How can you overwrite a split? + Possible Bug

Goal
I want to be able to overwrite a split in my dataset. Is there a way to do so?

Current Behavior
When I push to an existing split I get this error:

ValueError: Split complexRoofLocation_01Apr2023_to_31May2023test already present

Is there a way to remove a split, without manually going into the dataset?

Potential Bug
What’s strange is that datasets, despite the operation erroring out form the ValueError above, still overwrites the split:

Pushing dataset shards to the dataset hub: 100% [.....................] 1/1 [00:00<00:00, 55.04it/s]

This makes you feel like the whole operation failed, but in fact your dataset is now changed. That feels like a bug.

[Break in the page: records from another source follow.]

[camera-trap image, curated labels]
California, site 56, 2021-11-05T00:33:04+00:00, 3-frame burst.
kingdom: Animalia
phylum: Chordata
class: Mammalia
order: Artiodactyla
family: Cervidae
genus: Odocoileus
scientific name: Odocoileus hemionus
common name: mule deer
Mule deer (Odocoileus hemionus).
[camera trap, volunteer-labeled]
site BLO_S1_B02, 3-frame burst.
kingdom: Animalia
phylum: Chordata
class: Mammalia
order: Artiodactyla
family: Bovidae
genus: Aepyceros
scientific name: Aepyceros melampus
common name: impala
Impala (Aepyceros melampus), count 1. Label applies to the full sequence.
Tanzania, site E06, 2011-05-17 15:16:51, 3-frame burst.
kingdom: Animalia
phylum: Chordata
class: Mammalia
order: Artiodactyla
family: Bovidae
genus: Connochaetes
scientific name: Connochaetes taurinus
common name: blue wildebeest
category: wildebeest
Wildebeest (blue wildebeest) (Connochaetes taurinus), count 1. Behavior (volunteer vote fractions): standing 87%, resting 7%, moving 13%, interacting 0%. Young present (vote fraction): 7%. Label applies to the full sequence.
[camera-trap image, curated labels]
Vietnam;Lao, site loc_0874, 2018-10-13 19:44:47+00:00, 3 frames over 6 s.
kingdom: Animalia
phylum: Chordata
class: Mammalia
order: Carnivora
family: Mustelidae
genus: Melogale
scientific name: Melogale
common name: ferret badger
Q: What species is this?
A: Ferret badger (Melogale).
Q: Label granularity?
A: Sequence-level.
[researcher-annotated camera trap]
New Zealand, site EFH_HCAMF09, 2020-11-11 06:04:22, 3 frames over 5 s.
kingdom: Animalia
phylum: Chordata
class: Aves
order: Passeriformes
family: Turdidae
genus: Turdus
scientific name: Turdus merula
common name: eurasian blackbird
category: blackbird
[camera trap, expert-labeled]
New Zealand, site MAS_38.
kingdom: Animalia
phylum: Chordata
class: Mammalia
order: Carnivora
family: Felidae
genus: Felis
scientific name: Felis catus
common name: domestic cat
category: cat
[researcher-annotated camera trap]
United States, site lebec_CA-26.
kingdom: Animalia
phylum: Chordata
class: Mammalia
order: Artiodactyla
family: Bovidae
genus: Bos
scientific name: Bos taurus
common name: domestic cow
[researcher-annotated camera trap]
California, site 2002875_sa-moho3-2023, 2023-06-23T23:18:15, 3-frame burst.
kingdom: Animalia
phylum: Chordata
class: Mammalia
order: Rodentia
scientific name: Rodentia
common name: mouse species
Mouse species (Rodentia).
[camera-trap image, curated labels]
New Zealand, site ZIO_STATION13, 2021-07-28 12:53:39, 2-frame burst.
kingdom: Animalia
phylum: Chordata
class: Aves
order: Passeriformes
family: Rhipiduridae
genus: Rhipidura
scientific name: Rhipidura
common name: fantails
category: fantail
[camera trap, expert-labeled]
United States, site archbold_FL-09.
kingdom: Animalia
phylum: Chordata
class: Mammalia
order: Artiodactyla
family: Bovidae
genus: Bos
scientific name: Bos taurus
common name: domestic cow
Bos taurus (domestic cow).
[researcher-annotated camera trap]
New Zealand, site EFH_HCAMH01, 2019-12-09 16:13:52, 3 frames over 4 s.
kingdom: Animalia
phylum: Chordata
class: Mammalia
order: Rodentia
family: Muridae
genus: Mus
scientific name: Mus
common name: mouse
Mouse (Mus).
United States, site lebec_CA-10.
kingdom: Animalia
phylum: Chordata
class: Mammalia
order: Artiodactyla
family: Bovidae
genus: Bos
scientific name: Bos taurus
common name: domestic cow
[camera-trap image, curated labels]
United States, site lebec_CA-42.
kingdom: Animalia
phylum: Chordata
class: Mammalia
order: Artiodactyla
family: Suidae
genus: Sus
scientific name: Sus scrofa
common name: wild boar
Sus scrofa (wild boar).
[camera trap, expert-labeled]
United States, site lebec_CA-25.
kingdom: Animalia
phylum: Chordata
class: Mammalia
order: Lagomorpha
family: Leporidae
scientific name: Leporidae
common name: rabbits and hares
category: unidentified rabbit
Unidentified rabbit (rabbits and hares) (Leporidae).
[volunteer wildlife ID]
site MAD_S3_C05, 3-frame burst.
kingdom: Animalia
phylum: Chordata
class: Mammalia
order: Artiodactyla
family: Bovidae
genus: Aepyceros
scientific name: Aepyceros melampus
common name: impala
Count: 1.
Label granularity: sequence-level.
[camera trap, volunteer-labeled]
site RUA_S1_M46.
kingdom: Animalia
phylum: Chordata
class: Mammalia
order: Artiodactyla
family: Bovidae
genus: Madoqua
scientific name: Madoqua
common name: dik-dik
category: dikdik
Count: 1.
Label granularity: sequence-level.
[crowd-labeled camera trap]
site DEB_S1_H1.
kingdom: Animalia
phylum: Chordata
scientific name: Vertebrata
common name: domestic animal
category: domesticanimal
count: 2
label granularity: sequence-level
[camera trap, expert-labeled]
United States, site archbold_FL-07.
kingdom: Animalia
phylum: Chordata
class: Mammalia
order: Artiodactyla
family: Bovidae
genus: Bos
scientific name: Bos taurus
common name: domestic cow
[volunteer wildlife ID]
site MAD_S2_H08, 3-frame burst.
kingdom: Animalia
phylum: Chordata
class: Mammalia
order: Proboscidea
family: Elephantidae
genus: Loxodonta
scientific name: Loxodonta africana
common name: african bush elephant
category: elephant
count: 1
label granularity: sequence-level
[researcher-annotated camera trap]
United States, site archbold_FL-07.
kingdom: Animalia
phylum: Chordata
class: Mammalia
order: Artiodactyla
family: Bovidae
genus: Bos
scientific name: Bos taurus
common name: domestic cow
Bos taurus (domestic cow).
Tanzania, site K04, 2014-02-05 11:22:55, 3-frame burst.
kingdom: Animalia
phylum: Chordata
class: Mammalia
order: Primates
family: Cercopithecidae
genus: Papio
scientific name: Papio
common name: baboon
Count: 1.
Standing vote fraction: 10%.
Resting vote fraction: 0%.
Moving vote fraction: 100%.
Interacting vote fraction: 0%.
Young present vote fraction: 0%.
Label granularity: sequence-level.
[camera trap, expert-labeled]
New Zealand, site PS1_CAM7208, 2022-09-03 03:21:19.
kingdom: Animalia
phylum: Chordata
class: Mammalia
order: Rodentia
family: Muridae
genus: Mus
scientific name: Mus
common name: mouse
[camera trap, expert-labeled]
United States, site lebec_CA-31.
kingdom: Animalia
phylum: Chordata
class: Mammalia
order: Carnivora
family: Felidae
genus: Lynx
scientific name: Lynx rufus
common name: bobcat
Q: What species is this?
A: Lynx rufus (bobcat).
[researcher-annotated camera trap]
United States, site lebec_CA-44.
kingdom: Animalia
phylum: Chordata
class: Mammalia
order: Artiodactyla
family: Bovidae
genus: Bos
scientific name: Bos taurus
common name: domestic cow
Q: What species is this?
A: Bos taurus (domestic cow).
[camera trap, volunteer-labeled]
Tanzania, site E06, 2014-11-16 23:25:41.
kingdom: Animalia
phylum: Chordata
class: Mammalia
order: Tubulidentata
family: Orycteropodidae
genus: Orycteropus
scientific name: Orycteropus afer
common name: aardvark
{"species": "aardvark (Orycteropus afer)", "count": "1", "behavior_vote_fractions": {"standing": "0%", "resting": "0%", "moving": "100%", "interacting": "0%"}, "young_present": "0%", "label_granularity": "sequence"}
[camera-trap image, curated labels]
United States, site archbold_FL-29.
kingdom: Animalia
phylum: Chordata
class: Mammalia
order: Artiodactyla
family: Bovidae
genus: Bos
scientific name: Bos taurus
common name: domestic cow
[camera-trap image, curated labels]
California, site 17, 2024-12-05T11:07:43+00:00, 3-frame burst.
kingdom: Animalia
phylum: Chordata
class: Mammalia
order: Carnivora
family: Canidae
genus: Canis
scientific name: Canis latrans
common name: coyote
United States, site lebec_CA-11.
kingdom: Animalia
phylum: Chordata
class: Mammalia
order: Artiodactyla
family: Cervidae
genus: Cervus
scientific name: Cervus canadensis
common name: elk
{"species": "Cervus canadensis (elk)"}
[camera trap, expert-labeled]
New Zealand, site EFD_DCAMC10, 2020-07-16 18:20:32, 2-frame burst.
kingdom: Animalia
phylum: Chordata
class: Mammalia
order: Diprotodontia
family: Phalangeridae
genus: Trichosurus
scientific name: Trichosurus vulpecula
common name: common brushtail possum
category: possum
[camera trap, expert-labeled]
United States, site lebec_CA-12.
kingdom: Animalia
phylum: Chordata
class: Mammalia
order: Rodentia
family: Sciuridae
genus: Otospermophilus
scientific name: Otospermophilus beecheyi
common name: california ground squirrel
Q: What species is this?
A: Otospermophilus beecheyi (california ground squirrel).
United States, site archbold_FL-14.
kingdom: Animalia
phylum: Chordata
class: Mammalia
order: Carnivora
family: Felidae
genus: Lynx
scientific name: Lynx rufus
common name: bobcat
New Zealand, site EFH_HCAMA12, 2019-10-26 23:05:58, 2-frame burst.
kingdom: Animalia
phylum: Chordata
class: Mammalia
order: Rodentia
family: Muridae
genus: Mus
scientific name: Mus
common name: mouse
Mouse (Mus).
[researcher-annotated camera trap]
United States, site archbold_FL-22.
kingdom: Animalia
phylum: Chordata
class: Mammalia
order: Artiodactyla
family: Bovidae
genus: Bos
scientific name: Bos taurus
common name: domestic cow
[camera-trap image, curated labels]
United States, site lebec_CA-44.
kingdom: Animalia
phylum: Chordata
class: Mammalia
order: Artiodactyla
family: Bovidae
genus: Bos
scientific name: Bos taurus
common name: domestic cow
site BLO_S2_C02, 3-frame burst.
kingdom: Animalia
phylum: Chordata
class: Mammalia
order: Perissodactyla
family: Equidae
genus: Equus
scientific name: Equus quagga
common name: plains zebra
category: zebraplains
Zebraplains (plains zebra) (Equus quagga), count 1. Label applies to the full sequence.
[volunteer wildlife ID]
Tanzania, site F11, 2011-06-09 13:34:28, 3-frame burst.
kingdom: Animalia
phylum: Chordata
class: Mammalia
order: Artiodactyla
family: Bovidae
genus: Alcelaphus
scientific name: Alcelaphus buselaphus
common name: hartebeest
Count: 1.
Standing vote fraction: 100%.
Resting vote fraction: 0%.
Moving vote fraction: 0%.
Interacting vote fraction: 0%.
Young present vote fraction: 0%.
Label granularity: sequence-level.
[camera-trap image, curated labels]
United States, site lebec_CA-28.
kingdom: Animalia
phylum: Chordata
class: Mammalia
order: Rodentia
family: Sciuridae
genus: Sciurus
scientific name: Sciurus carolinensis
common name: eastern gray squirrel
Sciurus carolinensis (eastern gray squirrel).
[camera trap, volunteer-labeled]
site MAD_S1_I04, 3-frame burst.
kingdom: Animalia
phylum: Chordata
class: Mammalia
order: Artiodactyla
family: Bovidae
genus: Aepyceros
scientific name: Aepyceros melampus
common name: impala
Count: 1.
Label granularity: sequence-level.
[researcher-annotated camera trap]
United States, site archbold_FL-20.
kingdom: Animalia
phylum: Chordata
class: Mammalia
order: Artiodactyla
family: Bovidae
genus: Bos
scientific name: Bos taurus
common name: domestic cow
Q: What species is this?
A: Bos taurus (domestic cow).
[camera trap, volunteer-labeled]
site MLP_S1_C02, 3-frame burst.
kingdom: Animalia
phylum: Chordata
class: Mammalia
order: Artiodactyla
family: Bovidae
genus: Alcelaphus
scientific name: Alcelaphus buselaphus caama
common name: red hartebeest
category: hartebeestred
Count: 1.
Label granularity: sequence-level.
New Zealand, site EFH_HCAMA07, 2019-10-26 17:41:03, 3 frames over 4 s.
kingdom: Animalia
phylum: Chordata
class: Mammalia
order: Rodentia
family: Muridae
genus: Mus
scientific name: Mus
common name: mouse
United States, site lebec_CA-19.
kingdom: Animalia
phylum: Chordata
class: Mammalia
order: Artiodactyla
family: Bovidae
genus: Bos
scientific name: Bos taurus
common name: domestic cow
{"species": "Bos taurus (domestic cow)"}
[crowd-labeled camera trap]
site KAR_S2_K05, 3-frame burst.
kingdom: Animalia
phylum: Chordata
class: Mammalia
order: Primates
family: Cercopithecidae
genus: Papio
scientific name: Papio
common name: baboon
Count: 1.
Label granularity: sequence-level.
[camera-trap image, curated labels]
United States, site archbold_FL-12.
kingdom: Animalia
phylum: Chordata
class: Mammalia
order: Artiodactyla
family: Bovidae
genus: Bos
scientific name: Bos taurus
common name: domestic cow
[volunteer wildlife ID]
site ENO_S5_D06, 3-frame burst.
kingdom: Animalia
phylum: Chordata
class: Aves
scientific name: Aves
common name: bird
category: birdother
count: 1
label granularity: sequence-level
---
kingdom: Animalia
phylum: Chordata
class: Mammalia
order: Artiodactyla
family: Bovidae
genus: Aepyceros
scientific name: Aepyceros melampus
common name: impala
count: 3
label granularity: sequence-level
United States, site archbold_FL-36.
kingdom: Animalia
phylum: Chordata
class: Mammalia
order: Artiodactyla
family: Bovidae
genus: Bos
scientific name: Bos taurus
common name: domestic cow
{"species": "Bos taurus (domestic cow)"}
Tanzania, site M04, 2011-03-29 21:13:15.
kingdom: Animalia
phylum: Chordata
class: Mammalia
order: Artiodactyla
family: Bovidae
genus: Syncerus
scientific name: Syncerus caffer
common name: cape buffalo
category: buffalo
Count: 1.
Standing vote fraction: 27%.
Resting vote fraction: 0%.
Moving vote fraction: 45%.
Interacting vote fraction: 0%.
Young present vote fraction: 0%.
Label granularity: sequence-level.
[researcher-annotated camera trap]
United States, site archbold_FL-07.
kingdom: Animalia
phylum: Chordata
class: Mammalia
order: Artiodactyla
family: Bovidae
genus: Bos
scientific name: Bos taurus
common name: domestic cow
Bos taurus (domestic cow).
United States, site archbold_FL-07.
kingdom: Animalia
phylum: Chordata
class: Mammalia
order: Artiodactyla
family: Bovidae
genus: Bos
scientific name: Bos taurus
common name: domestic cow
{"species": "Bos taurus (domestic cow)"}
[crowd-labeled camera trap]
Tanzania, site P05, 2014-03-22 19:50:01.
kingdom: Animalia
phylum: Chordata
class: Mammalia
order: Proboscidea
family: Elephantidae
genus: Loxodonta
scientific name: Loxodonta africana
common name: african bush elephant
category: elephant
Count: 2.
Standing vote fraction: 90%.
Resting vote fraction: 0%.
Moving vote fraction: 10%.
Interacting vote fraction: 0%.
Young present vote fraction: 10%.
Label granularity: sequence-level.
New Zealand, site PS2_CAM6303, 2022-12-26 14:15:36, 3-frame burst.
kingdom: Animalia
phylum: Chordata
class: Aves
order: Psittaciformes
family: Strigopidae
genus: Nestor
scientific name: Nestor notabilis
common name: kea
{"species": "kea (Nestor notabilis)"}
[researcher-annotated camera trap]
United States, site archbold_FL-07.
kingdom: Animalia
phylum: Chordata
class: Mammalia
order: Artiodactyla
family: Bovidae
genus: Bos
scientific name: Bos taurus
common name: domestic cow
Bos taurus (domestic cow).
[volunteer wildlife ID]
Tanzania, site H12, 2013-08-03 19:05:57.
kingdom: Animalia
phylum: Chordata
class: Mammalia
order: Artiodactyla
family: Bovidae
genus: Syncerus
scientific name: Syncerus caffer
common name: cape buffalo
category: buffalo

Additional Strange Behavior
While it updates the split, it doesn’t update the split’s information. Because of this when you pull down the dataset you may end up getting a NonMatchingSplitsSizesError. I do because my the original split had 5 rows, but upon attempting to override there were only 4. So the dataset states there’s 5 but only 4 exist in the split.

Expected Behavior
This basically corrupts the data. Either it should let the overwrite happen or it shouldn’t do anything.

Appreciate you taking the time to read this!

hi @govindrai ! could you please provide a short code snippet to reproduce this behavior and which version of datasets you use?
also feel free to open an issue with these bugs and how to reproduce them on GitHub :slight_smile:

1 Like

Thanks! Opened bug report. Colab link in bug report!